I am working on making an existing iPhone/iPad project backwards compatible down to iPhoneOS 3.0.
My current test device is an iPod Touch with 3.1.3 on it.
The following bit of code is causing problems:
Class gestureRecognizer = NSClassFromString(@"UISwipeGestureRecognizer");
if (gestureRecognizer != nil)
{
UISwipeGestureRecognizer * leftSwipeRecognizer = [[UISwipeGestureRecognizer alloc] initWithTarget:self
action:@selector(didSwipeLeft:)];
leftSwipeRecognizer.direction = UISwipeGestureRecognizerDirectionLeft;
leftSwipeRecognizer.delegate = self;
[self.view addGestureRecognizer:leftSwipeRecognizer];
_leftSwipeRecognizer = leftSwipeRecognizer;
}
According to Apple documentation UIGestureRecognizer is defined starting from iOS 3.2. So I expect Class gestureReconizer
to be nil
on previous OS version and that the following if to be skipped. However it does not skip. gestureRecognizer
is not nil
, the code inside the if
starts executing and crashes at leftSwipeRecognizer.direction
because:
-[UISwipeGestureRecognizer setDirection:]: unrecognized selector sent to instance 0x1e5720
This situation is quite confusing. I guess I am doing everything by the book. I try to check if a class exists before I use it, however the class which shouldn't be there, is there, fools my test, does not comply with its expected specs, and crashes.

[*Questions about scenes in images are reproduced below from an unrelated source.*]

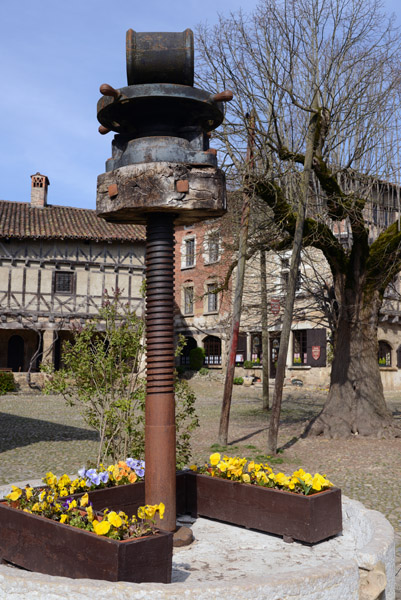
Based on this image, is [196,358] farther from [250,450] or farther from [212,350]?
[250,450]

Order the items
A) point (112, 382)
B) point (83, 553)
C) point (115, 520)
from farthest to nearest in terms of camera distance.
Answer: point (112, 382) → point (115, 520) → point (83, 553)

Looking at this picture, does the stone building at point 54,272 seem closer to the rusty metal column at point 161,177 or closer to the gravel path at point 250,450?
the gravel path at point 250,450

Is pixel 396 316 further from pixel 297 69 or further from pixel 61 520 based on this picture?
pixel 61 520

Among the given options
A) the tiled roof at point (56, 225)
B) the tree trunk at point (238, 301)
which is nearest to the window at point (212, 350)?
the tiled roof at point (56, 225)

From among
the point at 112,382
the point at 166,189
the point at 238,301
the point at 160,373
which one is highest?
the point at 166,189

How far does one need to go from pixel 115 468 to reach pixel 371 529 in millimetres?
2137

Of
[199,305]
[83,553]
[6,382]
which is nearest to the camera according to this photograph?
[83,553]

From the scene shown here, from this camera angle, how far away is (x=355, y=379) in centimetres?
1231

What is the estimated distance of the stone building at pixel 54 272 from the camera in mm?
26422

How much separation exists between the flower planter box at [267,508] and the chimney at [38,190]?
27106 millimetres

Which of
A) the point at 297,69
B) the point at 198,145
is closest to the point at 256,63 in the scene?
the point at 297,69

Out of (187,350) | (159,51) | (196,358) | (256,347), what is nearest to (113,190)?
(159,51)

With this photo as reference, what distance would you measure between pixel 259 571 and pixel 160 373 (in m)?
1.63

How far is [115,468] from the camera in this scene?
5.08 m
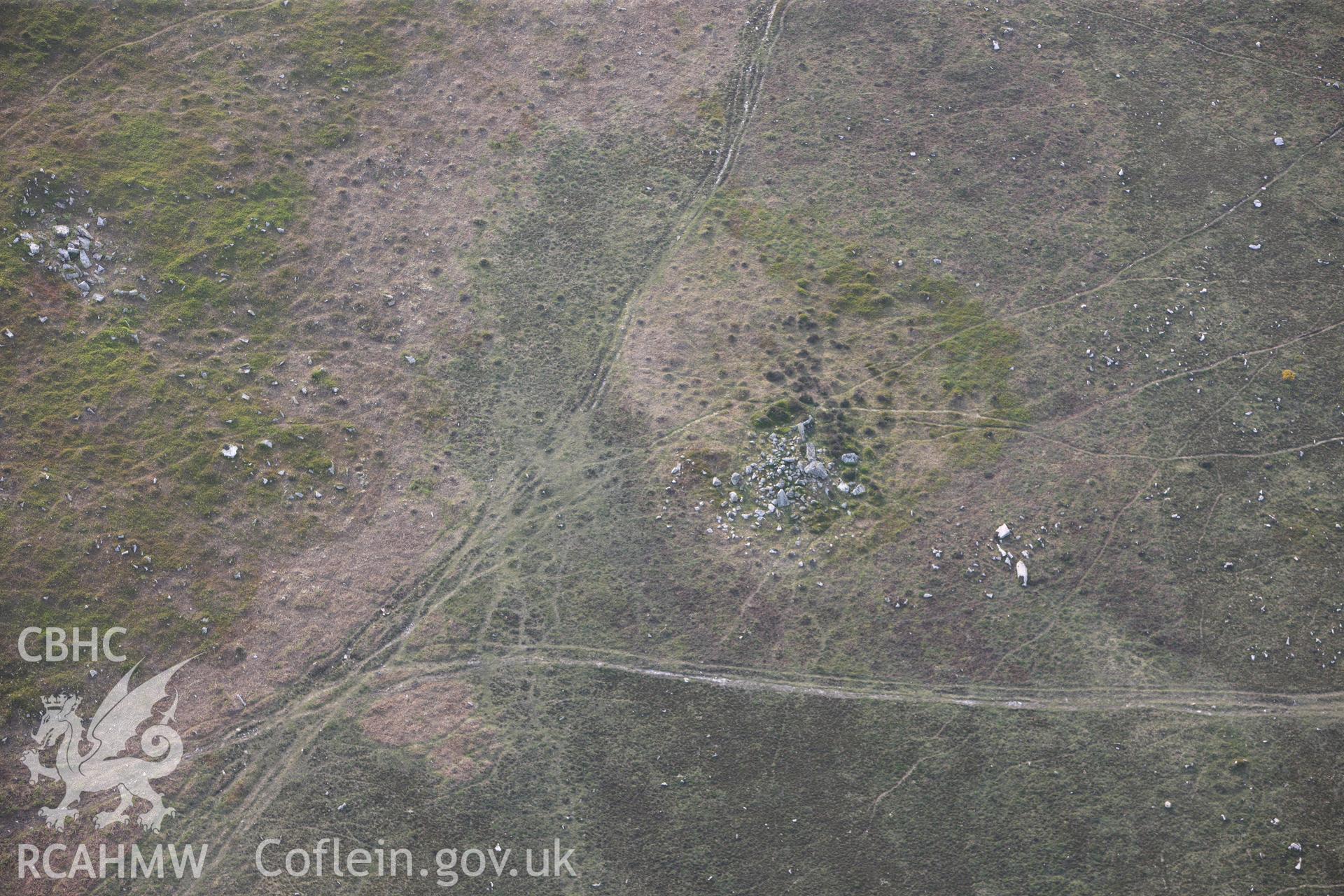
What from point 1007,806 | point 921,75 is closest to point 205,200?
point 921,75

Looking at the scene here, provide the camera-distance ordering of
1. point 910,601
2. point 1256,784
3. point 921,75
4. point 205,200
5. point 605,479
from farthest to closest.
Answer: point 921,75
point 205,200
point 605,479
point 910,601
point 1256,784

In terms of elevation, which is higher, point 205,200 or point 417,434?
point 205,200

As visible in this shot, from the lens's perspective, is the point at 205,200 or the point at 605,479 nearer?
the point at 605,479

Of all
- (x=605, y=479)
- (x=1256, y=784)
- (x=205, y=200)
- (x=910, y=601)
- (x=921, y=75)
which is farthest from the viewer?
(x=921, y=75)

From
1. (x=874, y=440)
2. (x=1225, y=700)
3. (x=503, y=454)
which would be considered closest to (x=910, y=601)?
(x=874, y=440)

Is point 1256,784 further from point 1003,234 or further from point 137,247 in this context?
point 137,247

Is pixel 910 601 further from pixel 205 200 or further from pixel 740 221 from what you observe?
pixel 205 200

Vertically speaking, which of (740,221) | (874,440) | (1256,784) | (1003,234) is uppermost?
(740,221)
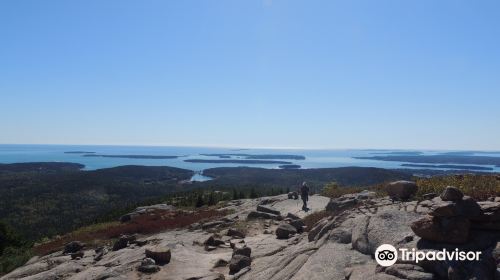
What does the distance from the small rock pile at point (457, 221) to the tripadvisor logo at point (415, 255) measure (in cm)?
61

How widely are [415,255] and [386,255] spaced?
3.16ft

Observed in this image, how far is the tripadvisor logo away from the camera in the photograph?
10.6 metres

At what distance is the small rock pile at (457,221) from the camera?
11.4 meters

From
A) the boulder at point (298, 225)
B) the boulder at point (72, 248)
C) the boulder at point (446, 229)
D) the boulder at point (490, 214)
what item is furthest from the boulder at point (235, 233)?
the boulder at point (490, 214)

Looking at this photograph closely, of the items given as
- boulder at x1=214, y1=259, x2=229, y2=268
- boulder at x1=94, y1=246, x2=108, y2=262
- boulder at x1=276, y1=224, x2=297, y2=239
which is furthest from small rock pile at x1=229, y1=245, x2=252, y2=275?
boulder at x1=94, y1=246, x2=108, y2=262

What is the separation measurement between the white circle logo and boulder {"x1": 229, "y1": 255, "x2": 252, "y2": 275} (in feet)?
18.7

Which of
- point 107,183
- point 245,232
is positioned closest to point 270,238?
point 245,232

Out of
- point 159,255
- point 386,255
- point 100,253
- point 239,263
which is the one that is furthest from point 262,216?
point 386,255

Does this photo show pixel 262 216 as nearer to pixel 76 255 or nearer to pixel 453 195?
pixel 76 255

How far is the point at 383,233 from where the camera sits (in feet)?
43.9

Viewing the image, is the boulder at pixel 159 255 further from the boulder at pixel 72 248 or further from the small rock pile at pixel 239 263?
the boulder at pixel 72 248

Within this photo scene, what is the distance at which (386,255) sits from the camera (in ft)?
39.2

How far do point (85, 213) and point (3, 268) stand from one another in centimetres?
8696

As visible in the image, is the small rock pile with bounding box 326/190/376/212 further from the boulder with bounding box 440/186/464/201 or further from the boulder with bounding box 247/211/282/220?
the boulder with bounding box 440/186/464/201
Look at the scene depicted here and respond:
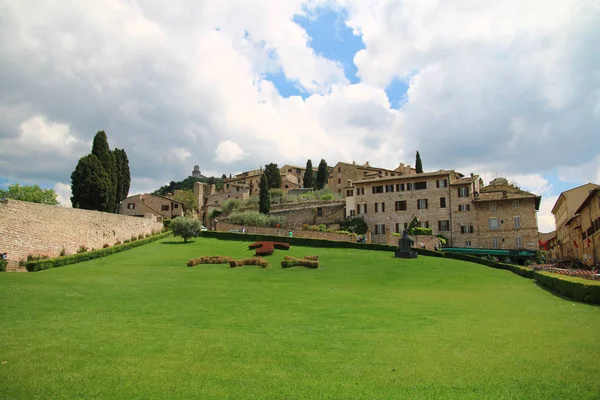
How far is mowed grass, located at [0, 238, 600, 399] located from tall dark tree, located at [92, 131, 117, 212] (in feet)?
114

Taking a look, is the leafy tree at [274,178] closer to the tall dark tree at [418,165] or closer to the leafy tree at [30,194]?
the tall dark tree at [418,165]

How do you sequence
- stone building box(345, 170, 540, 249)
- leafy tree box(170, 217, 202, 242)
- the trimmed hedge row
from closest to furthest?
the trimmed hedge row < leafy tree box(170, 217, 202, 242) < stone building box(345, 170, 540, 249)

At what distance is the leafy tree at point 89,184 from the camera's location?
50.3 metres

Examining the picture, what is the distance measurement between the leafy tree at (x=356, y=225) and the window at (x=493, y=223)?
691 inches

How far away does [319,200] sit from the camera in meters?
77.9

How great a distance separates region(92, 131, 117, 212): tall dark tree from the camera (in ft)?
176

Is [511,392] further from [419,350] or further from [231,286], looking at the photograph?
[231,286]

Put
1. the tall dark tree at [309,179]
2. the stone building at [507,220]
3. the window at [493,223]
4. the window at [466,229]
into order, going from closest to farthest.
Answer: the stone building at [507,220], the window at [493,223], the window at [466,229], the tall dark tree at [309,179]

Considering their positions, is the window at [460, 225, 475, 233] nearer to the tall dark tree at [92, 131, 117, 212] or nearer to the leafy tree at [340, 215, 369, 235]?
the leafy tree at [340, 215, 369, 235]

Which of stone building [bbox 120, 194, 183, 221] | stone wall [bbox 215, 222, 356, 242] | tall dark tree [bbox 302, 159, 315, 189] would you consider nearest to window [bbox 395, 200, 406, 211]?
stone wall [bbox 215, 222, 356, 242]

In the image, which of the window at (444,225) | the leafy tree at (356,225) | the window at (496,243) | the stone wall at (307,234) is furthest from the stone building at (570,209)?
the stone wall at (307,234)

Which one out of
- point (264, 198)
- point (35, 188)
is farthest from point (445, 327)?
point (35, 188)

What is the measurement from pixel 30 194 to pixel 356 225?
2267 inches

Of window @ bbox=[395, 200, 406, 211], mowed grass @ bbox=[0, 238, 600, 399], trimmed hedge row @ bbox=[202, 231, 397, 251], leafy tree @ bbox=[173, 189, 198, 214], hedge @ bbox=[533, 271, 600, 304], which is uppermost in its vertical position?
leafy tree @ bbox=[173, 189, 198, 214]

I could, of course put a few respondsToSelector
checks here and there to work around this crash, but it wouldn't be an elegant way to do it.
Any other suggestions?
According to the UIGestureRecognizer class reference, under "Usage Special Considerations", you actually do need to do an additional respondsToSelector check after checking if the class exists.